[Spatial reasoning records]
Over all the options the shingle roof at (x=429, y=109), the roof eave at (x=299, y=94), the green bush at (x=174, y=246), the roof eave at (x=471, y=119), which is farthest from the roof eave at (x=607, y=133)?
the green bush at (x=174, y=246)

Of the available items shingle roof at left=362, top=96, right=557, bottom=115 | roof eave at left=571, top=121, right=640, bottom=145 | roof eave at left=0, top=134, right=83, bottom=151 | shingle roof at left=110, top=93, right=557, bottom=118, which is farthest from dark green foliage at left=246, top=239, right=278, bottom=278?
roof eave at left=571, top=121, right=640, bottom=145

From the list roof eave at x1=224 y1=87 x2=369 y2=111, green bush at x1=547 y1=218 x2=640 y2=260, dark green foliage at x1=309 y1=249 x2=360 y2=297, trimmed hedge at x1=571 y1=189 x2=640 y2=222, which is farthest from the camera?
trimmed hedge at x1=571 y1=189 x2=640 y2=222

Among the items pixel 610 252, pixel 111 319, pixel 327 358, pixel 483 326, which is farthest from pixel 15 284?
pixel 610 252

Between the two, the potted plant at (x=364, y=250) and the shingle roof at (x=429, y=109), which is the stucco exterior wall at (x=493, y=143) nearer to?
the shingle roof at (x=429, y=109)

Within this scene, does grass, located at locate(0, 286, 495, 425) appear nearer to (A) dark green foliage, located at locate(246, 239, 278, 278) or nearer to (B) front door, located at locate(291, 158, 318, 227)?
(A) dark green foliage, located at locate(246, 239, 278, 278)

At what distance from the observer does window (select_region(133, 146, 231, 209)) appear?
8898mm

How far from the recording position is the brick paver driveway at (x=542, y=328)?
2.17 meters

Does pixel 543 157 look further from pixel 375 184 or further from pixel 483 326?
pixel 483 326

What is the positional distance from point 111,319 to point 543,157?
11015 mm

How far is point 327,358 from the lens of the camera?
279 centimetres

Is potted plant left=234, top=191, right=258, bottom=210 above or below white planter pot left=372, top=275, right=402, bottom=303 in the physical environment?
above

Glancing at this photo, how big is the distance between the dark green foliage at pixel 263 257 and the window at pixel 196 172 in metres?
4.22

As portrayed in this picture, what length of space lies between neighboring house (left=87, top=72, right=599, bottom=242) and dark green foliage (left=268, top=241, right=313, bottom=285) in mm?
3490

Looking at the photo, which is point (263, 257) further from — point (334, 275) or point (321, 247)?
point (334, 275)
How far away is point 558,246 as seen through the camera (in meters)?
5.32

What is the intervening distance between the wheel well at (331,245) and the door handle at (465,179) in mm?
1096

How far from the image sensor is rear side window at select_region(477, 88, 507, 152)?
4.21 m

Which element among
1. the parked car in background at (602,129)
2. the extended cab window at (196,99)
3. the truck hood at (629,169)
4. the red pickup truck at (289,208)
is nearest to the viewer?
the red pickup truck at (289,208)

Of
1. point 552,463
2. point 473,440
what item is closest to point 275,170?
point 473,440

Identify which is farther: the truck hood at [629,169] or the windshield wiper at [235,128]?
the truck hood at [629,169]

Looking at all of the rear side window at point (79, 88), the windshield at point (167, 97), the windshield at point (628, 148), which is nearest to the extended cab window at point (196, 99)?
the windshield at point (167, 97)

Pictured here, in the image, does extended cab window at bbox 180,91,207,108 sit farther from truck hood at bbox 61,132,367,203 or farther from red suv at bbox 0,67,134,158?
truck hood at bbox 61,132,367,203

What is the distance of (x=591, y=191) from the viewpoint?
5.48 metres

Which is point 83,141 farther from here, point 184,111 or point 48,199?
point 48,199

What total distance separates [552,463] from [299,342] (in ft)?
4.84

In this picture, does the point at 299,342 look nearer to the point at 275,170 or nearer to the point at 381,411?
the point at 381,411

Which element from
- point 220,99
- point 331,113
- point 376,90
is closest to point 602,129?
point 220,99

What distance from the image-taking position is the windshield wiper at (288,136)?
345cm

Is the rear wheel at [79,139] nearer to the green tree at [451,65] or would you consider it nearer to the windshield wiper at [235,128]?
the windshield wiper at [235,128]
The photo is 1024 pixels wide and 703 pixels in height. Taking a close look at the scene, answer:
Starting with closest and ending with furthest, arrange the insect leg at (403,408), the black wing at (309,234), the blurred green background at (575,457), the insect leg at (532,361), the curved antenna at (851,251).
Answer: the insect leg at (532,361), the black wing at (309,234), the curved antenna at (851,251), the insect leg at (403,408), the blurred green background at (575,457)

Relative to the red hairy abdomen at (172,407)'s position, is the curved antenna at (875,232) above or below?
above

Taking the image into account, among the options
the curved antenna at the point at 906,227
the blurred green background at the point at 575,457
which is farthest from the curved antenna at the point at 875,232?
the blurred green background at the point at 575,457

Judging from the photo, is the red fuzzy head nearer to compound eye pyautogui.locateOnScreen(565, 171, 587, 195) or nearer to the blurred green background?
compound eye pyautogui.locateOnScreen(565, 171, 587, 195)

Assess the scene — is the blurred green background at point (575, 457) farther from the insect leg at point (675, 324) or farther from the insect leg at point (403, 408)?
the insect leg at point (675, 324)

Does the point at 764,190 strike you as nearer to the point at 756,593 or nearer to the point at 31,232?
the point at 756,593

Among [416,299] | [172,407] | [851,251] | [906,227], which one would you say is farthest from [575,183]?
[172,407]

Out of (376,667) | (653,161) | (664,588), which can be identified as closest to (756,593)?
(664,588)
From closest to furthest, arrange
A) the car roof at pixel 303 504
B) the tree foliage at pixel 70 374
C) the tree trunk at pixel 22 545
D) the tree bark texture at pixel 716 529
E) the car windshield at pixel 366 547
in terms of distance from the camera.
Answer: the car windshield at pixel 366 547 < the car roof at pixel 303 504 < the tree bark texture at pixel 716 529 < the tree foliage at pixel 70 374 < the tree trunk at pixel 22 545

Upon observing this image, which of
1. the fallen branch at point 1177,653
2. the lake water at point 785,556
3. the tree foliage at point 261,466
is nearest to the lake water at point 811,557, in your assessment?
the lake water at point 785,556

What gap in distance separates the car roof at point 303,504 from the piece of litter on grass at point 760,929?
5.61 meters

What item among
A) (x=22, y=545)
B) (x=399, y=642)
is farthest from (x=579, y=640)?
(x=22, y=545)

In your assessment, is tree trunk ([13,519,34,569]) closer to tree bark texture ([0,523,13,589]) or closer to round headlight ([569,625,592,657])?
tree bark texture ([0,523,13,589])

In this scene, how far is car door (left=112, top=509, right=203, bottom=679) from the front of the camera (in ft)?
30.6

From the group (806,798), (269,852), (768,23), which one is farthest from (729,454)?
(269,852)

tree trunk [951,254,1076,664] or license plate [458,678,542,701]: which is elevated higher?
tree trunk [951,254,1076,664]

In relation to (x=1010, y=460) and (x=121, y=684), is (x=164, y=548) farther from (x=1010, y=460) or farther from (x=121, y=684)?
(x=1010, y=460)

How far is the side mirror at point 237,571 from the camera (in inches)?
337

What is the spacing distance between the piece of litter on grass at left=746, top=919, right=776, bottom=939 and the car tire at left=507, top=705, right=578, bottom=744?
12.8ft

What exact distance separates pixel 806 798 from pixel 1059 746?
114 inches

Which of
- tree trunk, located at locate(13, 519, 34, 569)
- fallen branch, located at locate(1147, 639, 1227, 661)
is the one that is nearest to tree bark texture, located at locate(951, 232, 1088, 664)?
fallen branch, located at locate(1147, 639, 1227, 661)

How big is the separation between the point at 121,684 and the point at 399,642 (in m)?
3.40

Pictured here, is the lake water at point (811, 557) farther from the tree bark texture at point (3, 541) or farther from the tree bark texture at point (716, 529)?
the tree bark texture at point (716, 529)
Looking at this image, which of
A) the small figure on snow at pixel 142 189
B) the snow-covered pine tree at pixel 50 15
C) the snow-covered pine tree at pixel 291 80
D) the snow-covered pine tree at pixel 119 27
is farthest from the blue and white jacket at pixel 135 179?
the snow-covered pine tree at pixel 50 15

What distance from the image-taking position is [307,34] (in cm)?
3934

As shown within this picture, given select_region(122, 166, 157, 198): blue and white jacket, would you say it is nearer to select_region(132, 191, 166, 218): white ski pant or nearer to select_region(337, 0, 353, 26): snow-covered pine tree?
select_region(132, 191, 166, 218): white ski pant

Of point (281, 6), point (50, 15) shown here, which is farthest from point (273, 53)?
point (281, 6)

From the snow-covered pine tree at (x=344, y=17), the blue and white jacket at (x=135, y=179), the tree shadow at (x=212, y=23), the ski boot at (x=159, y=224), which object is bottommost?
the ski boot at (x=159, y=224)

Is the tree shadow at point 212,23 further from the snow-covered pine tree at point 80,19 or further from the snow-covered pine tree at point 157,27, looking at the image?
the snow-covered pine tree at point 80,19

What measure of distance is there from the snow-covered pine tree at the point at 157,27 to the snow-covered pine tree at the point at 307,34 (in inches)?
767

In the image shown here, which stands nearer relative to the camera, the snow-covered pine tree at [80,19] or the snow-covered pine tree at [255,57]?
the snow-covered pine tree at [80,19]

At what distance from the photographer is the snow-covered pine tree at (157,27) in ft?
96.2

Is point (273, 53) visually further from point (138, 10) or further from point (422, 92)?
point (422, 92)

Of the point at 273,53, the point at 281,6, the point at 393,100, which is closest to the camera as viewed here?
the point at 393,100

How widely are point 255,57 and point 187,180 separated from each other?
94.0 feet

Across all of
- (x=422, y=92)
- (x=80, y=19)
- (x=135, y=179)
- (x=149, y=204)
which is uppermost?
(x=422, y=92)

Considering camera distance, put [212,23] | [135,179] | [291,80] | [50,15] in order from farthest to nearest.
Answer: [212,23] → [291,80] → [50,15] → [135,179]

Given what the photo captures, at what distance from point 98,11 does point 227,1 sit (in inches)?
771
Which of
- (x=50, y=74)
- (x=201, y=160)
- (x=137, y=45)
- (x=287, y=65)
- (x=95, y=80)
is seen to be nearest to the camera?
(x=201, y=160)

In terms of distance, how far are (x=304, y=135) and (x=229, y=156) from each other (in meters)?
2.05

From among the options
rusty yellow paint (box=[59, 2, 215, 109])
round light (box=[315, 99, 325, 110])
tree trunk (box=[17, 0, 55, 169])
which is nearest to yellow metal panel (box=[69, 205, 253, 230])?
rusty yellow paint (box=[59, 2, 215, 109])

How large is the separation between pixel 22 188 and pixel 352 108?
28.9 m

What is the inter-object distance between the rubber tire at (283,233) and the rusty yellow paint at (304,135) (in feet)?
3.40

YOUR GOAL
Take the line in which "In terms of distance, how" occurs and each subsequent line through the end; give these lines again without alteration.

COMPLETED EXERCISE
In terms of distance, how far are (x=304, y=135) and (x=229, y=156) from each other (in meters)?
2.05

From among the options
rusty yellow paint (box=[59, 2, 215, 109])
round light (box=[315, 99, 325, 110])
tree trunk (box=[17, 0, 55, 169])
which is nearest to yellow metal panel (box=[69, 205, 253, 230])?
rusty yellow paint (box=[59, 2, 215, 109])

How large is the separation between pixel 22 188 and pixel 352 108?
28.9 m

What is the inter-object distance between the rubber tire at (283,233) and the rusty yellow paint at (304,135) (in feet)?
3.40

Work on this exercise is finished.